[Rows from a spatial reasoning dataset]
Start

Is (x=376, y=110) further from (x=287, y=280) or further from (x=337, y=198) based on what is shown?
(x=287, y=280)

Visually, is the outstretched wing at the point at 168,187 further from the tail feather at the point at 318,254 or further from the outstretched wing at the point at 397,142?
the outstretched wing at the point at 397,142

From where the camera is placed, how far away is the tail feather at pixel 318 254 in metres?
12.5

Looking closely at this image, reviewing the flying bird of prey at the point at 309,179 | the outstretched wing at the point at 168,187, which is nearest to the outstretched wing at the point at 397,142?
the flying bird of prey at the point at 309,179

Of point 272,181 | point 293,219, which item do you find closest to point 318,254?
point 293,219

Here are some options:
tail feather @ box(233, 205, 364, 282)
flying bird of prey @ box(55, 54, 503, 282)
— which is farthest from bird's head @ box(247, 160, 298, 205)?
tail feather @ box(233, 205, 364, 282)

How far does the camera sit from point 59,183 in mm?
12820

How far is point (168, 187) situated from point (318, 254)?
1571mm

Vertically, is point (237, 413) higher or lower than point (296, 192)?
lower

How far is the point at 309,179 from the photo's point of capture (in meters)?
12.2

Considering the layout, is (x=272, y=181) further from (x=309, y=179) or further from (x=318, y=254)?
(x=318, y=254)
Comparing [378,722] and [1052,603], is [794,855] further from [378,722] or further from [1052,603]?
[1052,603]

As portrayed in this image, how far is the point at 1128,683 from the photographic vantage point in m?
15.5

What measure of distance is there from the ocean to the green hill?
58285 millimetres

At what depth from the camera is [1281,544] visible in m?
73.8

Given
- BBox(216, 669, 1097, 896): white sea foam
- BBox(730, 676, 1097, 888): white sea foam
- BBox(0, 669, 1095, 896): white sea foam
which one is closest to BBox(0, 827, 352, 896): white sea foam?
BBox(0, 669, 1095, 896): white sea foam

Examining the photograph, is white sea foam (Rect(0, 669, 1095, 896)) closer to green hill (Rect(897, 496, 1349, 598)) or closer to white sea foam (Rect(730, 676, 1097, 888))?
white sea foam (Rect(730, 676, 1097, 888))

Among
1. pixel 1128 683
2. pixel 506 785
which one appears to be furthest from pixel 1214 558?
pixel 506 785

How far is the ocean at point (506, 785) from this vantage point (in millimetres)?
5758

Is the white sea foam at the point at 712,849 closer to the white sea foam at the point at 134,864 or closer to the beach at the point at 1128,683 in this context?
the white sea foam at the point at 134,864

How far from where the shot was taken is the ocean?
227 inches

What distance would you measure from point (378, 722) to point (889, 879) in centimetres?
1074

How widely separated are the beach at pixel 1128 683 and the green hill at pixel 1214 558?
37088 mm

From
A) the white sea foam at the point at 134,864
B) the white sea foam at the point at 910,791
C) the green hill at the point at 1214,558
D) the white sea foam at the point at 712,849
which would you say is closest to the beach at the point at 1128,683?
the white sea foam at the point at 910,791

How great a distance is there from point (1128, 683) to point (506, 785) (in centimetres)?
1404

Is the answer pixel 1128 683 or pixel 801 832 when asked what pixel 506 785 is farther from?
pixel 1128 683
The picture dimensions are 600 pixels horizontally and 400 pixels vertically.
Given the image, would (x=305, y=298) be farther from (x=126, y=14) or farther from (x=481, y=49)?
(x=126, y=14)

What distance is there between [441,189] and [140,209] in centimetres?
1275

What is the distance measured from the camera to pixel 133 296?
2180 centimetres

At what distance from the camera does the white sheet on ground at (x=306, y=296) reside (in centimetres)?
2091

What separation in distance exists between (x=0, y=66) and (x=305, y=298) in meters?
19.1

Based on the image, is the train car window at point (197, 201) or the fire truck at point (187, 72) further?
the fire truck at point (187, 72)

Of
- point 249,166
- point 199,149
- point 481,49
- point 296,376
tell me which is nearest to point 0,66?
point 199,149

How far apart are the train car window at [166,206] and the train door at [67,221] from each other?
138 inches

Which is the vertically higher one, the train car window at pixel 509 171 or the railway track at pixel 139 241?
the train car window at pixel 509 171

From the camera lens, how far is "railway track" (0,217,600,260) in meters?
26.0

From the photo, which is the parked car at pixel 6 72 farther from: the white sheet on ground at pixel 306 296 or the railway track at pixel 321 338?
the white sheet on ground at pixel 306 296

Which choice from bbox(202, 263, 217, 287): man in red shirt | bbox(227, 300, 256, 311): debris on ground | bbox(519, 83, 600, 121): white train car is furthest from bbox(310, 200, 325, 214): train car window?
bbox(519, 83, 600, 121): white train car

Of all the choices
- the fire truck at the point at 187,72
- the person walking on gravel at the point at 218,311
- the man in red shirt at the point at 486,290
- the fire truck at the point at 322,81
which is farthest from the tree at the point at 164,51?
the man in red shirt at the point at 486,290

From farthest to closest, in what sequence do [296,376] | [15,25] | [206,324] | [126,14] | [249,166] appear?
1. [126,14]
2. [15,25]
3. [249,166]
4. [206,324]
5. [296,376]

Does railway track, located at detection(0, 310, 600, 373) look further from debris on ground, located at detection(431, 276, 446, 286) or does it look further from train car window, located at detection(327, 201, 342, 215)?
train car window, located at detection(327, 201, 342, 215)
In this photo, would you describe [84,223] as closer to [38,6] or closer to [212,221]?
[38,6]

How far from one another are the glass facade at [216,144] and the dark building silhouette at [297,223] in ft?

End

:: Given instruction ::
Transcribe every line of the data, exactly as it stands.

:: Response to the task ::
Is (x=376, y=110) further from (x=287, y=280) or further from (x=337, y=198) based on what is shown?
(x=287, y=280)

Visually, is the outstretched wing at the point at 168,187 further from the tail feather at the point at 318,254 or further from the outstretched wing at the point at 397,142?
the outstretched wing at the point at 397,142

From where the camera is placed, how far away is the tail feather at pixel 318 254 in metres?
12.5

Looking closely at this image, reviewing the flying bird of prey at the point at 309,179 | the outstretched wing at the point at 168,187, which is nearest to the outstretched wing at the point at 397,142?
the flying bird of prey at the point at 309,179

Of point 272,181 | point 293,219, which item do you find closest to point 318,254?
point 293,219

Here are some options:
tail feather @ box(233, 205, 364, 282)
flying bird of prey @ box(55, 54, 503, 282)
— which is farthest from bird's head @ box(247, 160, 298, 205)?
tail feather @ box(233, 205, 364, 282)

How far does the camera sit from point 59,183 in mm?
12820

How far is point (168, 187) situated from point (318, 254)?
1571mm

Vertically, is point (237, 413) higher or lower than point (296, 192)?
lower

How far is the point at 309,179 from the photo's point of capture (in meters)?
12.2

Considering the layout, is (x=272, y=181) further from (x=309, y=179) or further from (x=318, y=254)?
(x=318, y=254)
Comparing [378,722] and [1052,603], is [794,855] further from [378,722] or further from [1052,603]?
[1052,603]

As portrayed in this image, how far is the point at 1128,683 from the photographic vantage point in m?
15.5

What measure of distance is there from the ocean to the green hill?
58285 millimetres

At what depth from the camera is [1281,544] visible in m?
73.8

Given
- BBox(216, 669, 1097, 896): white sea foam
- BBox(730, 676, 1097, 888): white sea foam
- BBox(0, 669, 1095, 896): white sea foam
which one is closest to BBox(0, 827, 352, 896): white sea foam?
BBox(0, 669, 1095, 896): white sea foam

Examining the photograph, is white sea foam (Rect(0, 669, 1095, 896)) closer to green hill (Rect(897, 496, 1349, 598)) or closer to white sea foam (Rect(730, 676, 1097, 888))?
white sea foam (Rect(730, 676, 1097, 888))

Among
1. pixel 1128 683
2. pixel 506 785
which one appears to be furthest from pixel 1214 558?
pixel 506 785

How far is the ocean at point (506, 785) from this vantage point (in millimetres)?
5758

Is the white sea foam at the point at 712,849 closer to the white sea foam at the point at 134,864 or closer to the beach at the point at 1128,683 in this context?
the white sea foam at the point at 134,864

How far from where the shot was taken is the ocean?
227 inches

What distance would you measure from point (378, 722) to point (889, 879) in centimetres?
1074

How widely separated are the beach at pixel 1128 683 and the green hill at pixel 1214 558?
37088 mm

From
A) the white sea foam at the point at 134,864
B) the white sea foam at the point at 910,791
C) the green hill at the point at 1214,558
D) the white sea foam at the point at 712,849
which would you say is closest to the beach at the point at 1128,683?
the white sea foam at the point at 910,791

How great a distance is there from point (1128, 683) to point (506, 785) (in centimetres)?
1404

Is the answer pixel 1128 683 or pixel 801 832 when asked what pixel 506 785 is farther from?
pixel 1128 683
The picture dimensions are 600 pixels horizontally and 400 pixels vertically.
Given the image, would (x=305, y=298) be farther from (x=126, y=14) or farther from (x=481, y=49)?
(x=126, y=14)

What distance is there between [441,189] and [140,209] in centimetres?
1275

What is the distance measured from the camera to pixel 133 296?
2180 centimetres

At what distance from the camera does the white sheet on ground at (x=306, y=296) reside (in centimetres)?
2091

What separation in distance exists between (x=0, y=66) and (x=305, y=298) in meters?
19.1

Based on the image, is the train car window at point (197, 201) or the fire truck at point (187, 72) further?
the fire truck at point (187, 72)

Of
- point 249,166
- point 199,149
- point 481,49
- point 296,376
tell me which is nearest to point 0,66?
point 199,149

How far apart are the train car window at [166,206] and the train door at [67,221] from each other?
138 inches

Which is the vertically higher one, the train car window at pixel 509 171 or the railway track at pixel 139 241?
the train car window at pixel 509 171

From the camera lens, how far is "railway track" (0,217,600,260) in meters?
26.0

From the photo, which is the parked car at pixel 6 72 farther from: the white sheet on ground at pixel 306 296 or the railway track at pixel 321 338?
the white sheet on ground at pixel 306 296

Which choice from bbox(202, 263, 217, 287): man in red shirt | bbox(227, 300, 256, 311): debris on ground | bbox(519, 83, 600, 121): white train car is furthest from bbox(310, 200, 325, 214): train car window?
bbox(519, 83, 600, 121): white train car

Of all the choices
- the fire truck at the point at 187,72
- the person walking on gravel at the point at 218,311
- the man in red shirt at the point at 486,290
- the fire truck at the point at 322,81
which is farthest from the tree at the point at 164,51?
the man in red shirt at the point at 486,290

From farthest to closest, in what sequence do [296,376] | [15,25] | [206,324] | [126,14] | [249,166] appear?
1. [126,14]
2. [15,25]
3. [249,166]
4. [206,324]
5. [296,376]

Does railway track, located at detection(0, 310, 600, 373) look further from debris on ground, located at detection(431, 276, 446, 286) or does it look further from train car window, located at detection(327, 201, 342, 215)?
train car window, located at detection(327, 201, 342, 215)
In this photo, would you describe [84,223] as closer to [38,6] or closer to [212,221]?
[38,6]

How far from one another are the glass facade at [216,144] and the dark building silhouette at [297,223] in ft?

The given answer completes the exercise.